Treatment of UTIs in Pregnancy
First-line antibiotics for UTI treatment in pregnancy include nitrofurantoin, fosfomycin, and cephalexin, which provide effective treatment while maintaining safety for both mother and fetus. 1
Diagnosis and Screening
- Screen all pregnant women for asymptomatic bacteriuria by urine culture at least once in early pregnancy 1
- Obtain urine culture before starting antibiotics to confirm the causative pathogen and determine susceptibility 1
- Unlike in non-pregnant women, asymptomatic bacteriuria in pregnancy requires treatment to prevent complications 2, 1
First-Line Treatment Options
For Uncomplicated UTIs in Pregnancy:
| Antibiotic | Dosing | Duration | Notes |
|---|---|---|---|
| Nitrofurantoin | 100 mg twice daily | 5-7 days | Avoid after 36 weeks due to risk of neonatal hemolytic anemia [1] |
| Fosfomycin trometamol | 3 g single dose | One-time dose | Convenient dosing with good safety profile [2,1] |
| Cephalexin | 500 mg four times daily | 5-7 days | High safety profile with low resistance rates [1] |
For Symptomatic UTI:
- 5-7 days of therapy is generally recommended, as single-dose therapy (except for fosfomycin) and 3-day regimens may be insufficient for complete resolution 1
Alternative Option:
- Amoxicillin-clavulanic acid: 500/125 mg three times daily for 5-7 days (recommended by WHO when first-line agents are contraindicated) 1
Important Precautions
- Avoid trimethoprim-sulfamethoxazole (TMP-SMX) in the first trimester due to potential teratogenic effects and in the third trimester due to risk of neonatal hyperbilirubinemia 1
- Adjust therapy based on culture results to ensure effective treatment and minimize resistance development 1
- Consider local resistance patterns when selecting empiric therapy 1
Follow-up and Prevention
- Repeat urine culture 1 week after completing therapy to confirm cure 1
- For recurrent UTIs, consider prophylaxis with:
- Nitrofurantoin 50-100 mg daily (avoid near term)

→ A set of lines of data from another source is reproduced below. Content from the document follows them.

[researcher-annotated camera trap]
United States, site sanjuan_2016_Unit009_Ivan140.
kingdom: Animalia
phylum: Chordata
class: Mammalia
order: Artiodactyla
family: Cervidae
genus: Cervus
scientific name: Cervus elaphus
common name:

- Cephalexin 250 mg post-coital dose 1
Management of Different UTI Types
Asymptomatic Bacteriuria
- Must be treated in pregnancy (unlike non-pregnant women) 2, 1
- Increases risk of pyelonephritis, preterm birth, and low birth weight if untreated 1, 3
- Use standard treatment regimens as for symptomatic UTI 1
Pyelonephritis
- Requires hospitalization and intravenous antibiotics 4
- Preferred options include amoxicillin with an aminoglycoside, third-generation cephalosporins, or carbapenems 3
Behavioral Modifications
- Recommend adequate hydration
- Voiding after intercourse
- Avoiding prolonged urine retention 1
UTIs affect up to 10% of pregnant women and are the second most common ailment of pregnancy after anemia 5. Proper treatment is essential as all forms of UTI during pregnancy can lead to serious maternal and fetal complications, making this a critical condition requiring prompt and appropriate management.